╭─ EXTRACT PROVIDED

Age: 44
Education: Bachelor of Arts with high honors, Swarthmore College (1990); Ph.D. in chemistry, Stanford University (1995). Dissertation: "Novel Approaches to Probing Structure-Function Relationships in Myoglobin."
Family: Married to Renee Romano, associate professor of history and African American Studies, Oberlin College. The couple has two children, Sabine, 16, and Owen, 11.
Hometown: Cleveland, Ohio.
Kenyon is an institution that I've admired for some time. I've known about Kenyon since growing up in Cleveland. I feel that the values of the institution - its commitment to not only a liberal arts education but to an excellent liberal arts education - are those that are very much in alignment with my values. I think that Kenyon is in a terrific place in terms of having a lot of momentum. Many things are working well at Kenyon, whether you're thinking of the institution from an admissions standpoint or from having ended a successful (capital) campaign or based on the strength of the faculty.
I am both incredibly excited about the opportunity that becoming the Kenyon president presents and incredibly awed in a lot of ways. Kenyon is an impressive institution, an institution with importance not only to the Kenyon community ... but truly an institution with a national profile and an important place on the landscape of liberal arts colleges.
As a leader, I believe that probably the most important thing is listening and having an understanding of what the people I work with actually think about issues, think about problems and challenges. I believe in facilitating collaboration. I believe in finding ways for a group of people, for a community, to work together. I enjoy the process of trying to get a consensus and a common vision. That said, I think the president is the person with the responsibility for making decisions and ... leading the institution.
I have different mentors for different aspects of things I do. Probably the most important is my mother. I come from an education-intense family. My mother was a teacher in the Cleveland public schools for many, many years. She actually taught math and science. The many things I love about both math and science and my love of teaching came from growing up in that household.

╰─
╭─ SOURCE INFORMATION

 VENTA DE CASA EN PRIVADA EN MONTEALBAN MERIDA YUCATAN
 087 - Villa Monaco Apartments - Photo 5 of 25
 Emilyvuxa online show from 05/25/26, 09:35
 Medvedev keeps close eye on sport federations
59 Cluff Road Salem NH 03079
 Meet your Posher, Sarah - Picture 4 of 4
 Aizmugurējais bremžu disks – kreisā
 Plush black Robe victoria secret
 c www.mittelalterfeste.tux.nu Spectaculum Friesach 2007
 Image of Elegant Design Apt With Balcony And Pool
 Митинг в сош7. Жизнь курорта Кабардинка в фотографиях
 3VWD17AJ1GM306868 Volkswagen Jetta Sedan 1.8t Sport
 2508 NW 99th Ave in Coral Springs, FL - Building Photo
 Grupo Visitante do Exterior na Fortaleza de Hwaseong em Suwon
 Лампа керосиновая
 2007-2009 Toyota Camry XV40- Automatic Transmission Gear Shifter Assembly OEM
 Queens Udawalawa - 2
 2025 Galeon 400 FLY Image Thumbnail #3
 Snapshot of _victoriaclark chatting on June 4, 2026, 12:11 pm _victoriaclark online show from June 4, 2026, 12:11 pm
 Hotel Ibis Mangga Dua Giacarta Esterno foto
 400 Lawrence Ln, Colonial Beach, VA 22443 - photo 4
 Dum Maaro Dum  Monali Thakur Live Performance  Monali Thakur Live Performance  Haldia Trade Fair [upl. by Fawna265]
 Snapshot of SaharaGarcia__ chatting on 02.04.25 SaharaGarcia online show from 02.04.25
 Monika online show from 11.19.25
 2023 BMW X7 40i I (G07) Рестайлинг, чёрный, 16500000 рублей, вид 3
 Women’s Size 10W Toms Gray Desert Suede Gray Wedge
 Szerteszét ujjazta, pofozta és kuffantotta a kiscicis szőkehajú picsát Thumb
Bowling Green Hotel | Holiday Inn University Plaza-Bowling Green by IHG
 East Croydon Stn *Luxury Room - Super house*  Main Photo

╰─

TO DO
**a.** Reproduce the passage from the Kenyon profile that begins at the words "Family: Married to" and stops after "and Owen, 11.".
**b.** Answer these questions from the Kenyon profile.
(i) In what subject did the speaker earn a Ph.D., and from which university?
(ii) Which subjects did the speaker's mother teach?
(iii) What hometown is listed?

ACTIVITY ANSWERS
**a.**
Family: Married to Renee Romano, associate professor of history and African American Studies, Oberlin College. The couple has two children, Sabine, 16, and Owen, 11.

**b.**
(i) Chemistry, from Stanford University.
(ii) Math and science.
(iii) Cleveland, Ohio.